Friday, February 16, 2018

Self-assessment as PhD tool: some thoughts on process and pedagogy

Well this log hasn't been updated for some time. A part of me is disappointed while another is content with the reality of these past six months. This being the case, I decided to to collect my thoughts on self-assessment as a learning tool in doctoral studies. The following text is therefore highly subjective and somewhat personal in nature.

I became cognisant of monthly self-assessment as a meaningful tool during our doctoral program's start your studies seminar (Väitöskirja käyntiin) in 2014. This monthly review of progress was recommended by my good friend and longtime model for being a historian, Jaakko Tahkokallio. In his seminar presentation Jaakko talked about his process, the good and difficult and the bad. Ever so passingly he mentioned that at some point he undertook monthly evaluations to see, whether thing were progressing as planned. This was a revelation!

I'm a strong believer in developing process agilely. I prefer to understand the meta in any job I do and through that reflect where I need help, development, and tools for better command of my work. As far as I understand this relates to my highly rhythmic temperament. I do routine well and having understood this, can influence my life by intentionally and systematically targeting my routines. I didn't learn this during my studies but with help from significant others, when I decided upon a 30 something health overhaul. Still the same personal, psychological tools apply.

First, understanding emotions related to work, professional identity and professional community has been really hard. Finns (especially CIS men) tend to have built their identity around work and professionalism. This applies extremely well to me. Yet we don't always do emotions that well. Success, failure, interaction and status issues all apply on an emotional level. I found the linked column "Want to lose weight? Train the brain, not the body" by Laurel Mellin extremely helpful in this. As the title shows, this didn't happen in my academic training. Still that's what I've largely used it for. I also participated in a pilot program started by my pension fund (MELA) with TJS Opintokeskus (the info is only in Finnish). This put me in touch with professional work consultants used to operating with academically trained professionals and possibly more importantly with my peers, with whom I've been able to process practically everything.

Peer support is the second essential component I wish to stress herein. Various informal and formal networks have sprung up among PhD students in Helsinki and statewide during my studies. Still, these take time to develop and many can become unintentionally closed groups for friends. The support structures for unfunded doctoral students are still most fragile and many students can and do stay alone with their insecurities, unrealistically high expectations, fears and such. Participating in support structures takes active effort and so far projects like the one linked above, demand having a grant in the first place.

This leads me back to self-assessment. Why did I decide to take part? As I've noted before in an earlier post, it became a perceived need during a monthly review of progress. Mine follows this pattern:

  • How did the last month go? Emotions, successes, failures, whatever comes to mind.
  • PhD work progress in detail. What got done, what didn't, why?
  • Other studies, projects, events and networks: what's happening, what's taking time?
  • Content analysis: ideas, problems and possibilities related directly to my thesis.
  • Funding issues: I feel this needs to be addressed regularly in order to cope with the monumental feelings of deficiency and frustration involved.
  • To do: what's coming up during the next six months or so?
A colleague of mine has developed this further and uses a purpose built IT tool to manage todo-workload. Long to mid term stuff moves into short term lists during self-assessment and so forth. I just use a text file, so whatever works, works.

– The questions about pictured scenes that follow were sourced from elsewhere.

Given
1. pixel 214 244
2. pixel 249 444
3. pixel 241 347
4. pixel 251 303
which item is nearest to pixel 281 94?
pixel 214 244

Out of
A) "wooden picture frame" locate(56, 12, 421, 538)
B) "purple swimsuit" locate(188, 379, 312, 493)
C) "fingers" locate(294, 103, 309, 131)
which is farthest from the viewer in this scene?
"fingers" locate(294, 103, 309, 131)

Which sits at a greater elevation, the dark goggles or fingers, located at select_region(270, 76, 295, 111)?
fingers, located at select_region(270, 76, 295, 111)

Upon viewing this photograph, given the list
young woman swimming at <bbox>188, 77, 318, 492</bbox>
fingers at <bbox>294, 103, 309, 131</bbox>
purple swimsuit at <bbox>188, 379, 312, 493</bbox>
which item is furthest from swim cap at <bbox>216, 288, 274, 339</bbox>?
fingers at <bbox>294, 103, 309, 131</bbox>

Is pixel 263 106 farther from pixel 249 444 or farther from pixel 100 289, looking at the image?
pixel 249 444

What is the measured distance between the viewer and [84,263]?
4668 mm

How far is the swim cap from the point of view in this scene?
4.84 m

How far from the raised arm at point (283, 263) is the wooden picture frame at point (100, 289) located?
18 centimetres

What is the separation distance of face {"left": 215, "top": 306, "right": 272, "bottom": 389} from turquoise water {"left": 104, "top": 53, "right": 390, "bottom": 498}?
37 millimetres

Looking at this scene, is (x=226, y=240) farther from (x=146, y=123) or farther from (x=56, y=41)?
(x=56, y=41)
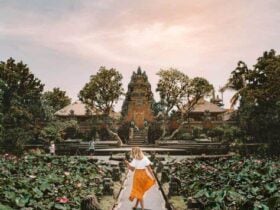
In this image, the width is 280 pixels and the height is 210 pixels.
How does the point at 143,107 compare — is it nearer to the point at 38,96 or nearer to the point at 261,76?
the point at 38,96

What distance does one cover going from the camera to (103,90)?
156 feet

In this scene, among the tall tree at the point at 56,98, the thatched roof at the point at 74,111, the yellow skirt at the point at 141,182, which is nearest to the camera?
the yellow skirt at the point at 141,182

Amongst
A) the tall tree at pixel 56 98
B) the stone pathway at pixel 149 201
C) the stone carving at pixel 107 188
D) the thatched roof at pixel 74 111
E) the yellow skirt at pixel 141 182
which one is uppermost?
the tall tree at pixel 56 98

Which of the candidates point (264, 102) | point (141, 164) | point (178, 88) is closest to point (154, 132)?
point (178, 88)

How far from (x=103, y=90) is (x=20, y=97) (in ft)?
29.7

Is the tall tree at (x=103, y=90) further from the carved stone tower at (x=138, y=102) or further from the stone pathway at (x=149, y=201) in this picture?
the stone pathway at (x=149, y=201)

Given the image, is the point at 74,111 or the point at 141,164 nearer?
the point at 141,164

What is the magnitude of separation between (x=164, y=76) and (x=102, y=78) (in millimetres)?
7297

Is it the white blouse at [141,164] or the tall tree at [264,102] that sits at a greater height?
the tall tree at [264,102]

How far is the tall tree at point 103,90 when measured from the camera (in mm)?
47156

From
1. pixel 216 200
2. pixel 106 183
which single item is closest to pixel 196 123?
pixel 106 183

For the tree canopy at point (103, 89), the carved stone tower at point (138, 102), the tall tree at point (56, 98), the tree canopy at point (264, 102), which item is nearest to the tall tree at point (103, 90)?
the tree canopy at point (103, 89)

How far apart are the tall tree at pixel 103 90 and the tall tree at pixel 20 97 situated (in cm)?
612

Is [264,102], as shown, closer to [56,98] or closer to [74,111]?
[74,111]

During my short stint in London, I was supervised in this process: monthly meetings with the professor and rundown on everything I had done and was planning to do. It felt a little heavy handed but this might be related to my own progress and process. Such close guidance will work for some, especially early on. It doesn't do away with personal development as that is a real development goal in learning to become a researcher. Still we could do more in recognising it as such and defending the necessary pedagogical resources involved. As it stands, I feel this issue is insufficiently addressed currently but as always YMMV.

Having said that, things are progressing and they must. The crunch in funding and temporal resources of doctoral education is putting a lot of pressure on university teaching staff and recent cutbacks have seemingly done nothing to help them manage their own responsibilities as support personnel and structures have been slashed and administration restructured. Academia is running up the hill, but is there cliff at end? I hope not.

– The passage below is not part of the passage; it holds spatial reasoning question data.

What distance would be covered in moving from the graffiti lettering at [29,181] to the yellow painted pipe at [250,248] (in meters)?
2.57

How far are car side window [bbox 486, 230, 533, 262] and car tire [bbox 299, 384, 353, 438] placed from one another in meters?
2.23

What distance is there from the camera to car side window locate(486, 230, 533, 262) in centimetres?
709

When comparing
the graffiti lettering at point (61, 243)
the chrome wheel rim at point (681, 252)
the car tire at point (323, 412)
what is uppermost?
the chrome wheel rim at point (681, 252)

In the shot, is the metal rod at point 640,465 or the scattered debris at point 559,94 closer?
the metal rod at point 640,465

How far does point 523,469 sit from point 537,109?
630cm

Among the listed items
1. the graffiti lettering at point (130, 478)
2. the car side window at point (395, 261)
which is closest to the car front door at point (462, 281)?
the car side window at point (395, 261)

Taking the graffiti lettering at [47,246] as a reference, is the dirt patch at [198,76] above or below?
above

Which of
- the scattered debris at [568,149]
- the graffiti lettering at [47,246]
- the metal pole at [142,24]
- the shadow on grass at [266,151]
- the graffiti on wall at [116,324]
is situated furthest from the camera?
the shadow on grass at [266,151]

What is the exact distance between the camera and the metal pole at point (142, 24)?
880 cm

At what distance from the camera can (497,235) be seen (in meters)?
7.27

Personal development in research education is necessary but it should not mean solitary development. Some academic survivors of yore may have learnt inopportune or even downright problematic survival mechanisms but that doesn't mean anyone, anywhere should. I hope recent programs, systemic pedagogical processes and peer help mechanisms survive and flourish. Should they do so, is entirely up to us and that is why at this late hour (in my PhD studies that is) I continue to participate.